She loved the birds.

In the last place she called home, she’d ask to be wheeled out to the lobby area so she could sit and watch them. Even though I’d spent time in this place–a lifetime ago, when the old and infirm were people I didn’t know–I didn’t remember the birds. I thought it was odd, that this was a quirk to just this small farm town. The old folk’s home with the birds in the lobby.

I wish I’d spent more time with her there. I only went a handful of times, and I didn’t stay long when I did go. Adam and I went to see her when I moved him to campus for the first time; she kept calling him by another name, and she didn’t know who I was, either. He kept going anyway since he lived there in town, and spent time sitting with her and chatting.

I’ve never been comfortable sitting with death. Even just saying the word—death—makes me cry. It doesn’t matter if I’m talking about someone I know, or if someone else is talking about a person I’ve never met. I can’t help it; the subject comes up, I start crying. Always have.

Today I walked into an old folk’s home, the first one I’ve been in since she’s been gone. I was there to talk with a woman I’ve never met, to collect stories and facts to combine with pictures that will be printed in a book and bound in leather and given to her family.

Even though I’ve been in care facilities before, it’s jarring, seeing so many people who can’t care for themselves. I walked through different halls before I found the room I’d been dispatched to. There was a man in a wheelchair, who wanted to talk but couldn’t speak. He tried, and I failed to understand.

There were residents eating breakfast in community rooms, craning their necks the best they could to see the stranger in their midst. There were people eating breakfast in the community rooms, oblivious to the room and to anyone in their midst.

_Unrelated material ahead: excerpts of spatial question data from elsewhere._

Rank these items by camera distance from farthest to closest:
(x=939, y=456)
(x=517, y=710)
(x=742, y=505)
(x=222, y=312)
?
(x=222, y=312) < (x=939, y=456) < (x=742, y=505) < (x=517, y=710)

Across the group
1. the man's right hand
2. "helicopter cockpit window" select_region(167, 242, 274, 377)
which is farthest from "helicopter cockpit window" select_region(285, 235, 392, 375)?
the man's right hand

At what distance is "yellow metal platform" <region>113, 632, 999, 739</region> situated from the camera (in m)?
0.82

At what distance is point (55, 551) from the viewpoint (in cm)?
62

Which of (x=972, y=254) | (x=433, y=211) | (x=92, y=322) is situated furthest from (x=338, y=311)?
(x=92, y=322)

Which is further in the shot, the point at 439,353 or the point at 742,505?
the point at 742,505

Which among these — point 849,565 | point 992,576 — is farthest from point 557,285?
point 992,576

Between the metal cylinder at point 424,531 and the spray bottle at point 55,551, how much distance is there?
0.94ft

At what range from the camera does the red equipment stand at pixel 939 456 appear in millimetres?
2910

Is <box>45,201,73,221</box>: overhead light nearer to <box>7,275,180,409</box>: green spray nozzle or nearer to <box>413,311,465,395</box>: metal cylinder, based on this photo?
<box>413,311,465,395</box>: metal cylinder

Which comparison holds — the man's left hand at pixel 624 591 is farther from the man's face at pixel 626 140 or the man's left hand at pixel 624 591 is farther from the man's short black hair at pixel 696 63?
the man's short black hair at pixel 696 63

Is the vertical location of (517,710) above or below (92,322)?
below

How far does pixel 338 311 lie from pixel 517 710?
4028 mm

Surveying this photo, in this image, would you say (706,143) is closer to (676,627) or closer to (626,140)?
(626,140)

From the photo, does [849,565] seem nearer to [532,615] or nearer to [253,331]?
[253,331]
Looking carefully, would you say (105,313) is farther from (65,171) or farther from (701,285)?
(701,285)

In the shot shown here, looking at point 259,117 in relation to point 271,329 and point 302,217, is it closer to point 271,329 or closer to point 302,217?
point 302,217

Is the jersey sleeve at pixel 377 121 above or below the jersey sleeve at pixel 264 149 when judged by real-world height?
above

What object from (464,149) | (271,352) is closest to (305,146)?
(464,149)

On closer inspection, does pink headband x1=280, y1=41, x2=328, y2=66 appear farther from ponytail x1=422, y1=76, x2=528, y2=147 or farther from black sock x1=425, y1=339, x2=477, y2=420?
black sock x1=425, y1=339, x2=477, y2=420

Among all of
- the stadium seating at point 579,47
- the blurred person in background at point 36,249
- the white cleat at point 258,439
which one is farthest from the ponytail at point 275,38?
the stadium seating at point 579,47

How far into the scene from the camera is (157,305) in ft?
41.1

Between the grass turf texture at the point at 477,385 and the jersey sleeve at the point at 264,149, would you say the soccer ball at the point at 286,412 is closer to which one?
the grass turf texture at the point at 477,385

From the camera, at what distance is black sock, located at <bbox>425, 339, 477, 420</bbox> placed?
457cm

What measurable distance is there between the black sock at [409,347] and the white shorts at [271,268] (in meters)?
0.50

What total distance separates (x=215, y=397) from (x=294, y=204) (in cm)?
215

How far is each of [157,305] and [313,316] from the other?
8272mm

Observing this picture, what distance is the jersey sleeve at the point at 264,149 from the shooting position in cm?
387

And there were birds. Birds just like the ones in the last place she called home.

The woman I went to see was eating, so we waited. The woman I was there with—the one who came to train me– told me stories about her life.

Me, I watched the birds.

I thought about how these folks must feel, having no place to go now but up and down the halls after living lives filled with joys and sorrows others will never know. I wondered how fast their years flew by even though some of the days seemed to crawl. I hoped people came to sit with them, people who aren’t so uncomfortable with death. I prayed they feel loved even when they’re sitting alone, watching the birds.

I thought about how she must have felt, whether she wanted to share more of her joys and sorrows with us. I wondered which parts of her life flew by and which days crawled. I hoped her days were filled with the company of people who weren’t so uncomfortable with death.

I prayed she felt loved when she sat and watched the birds.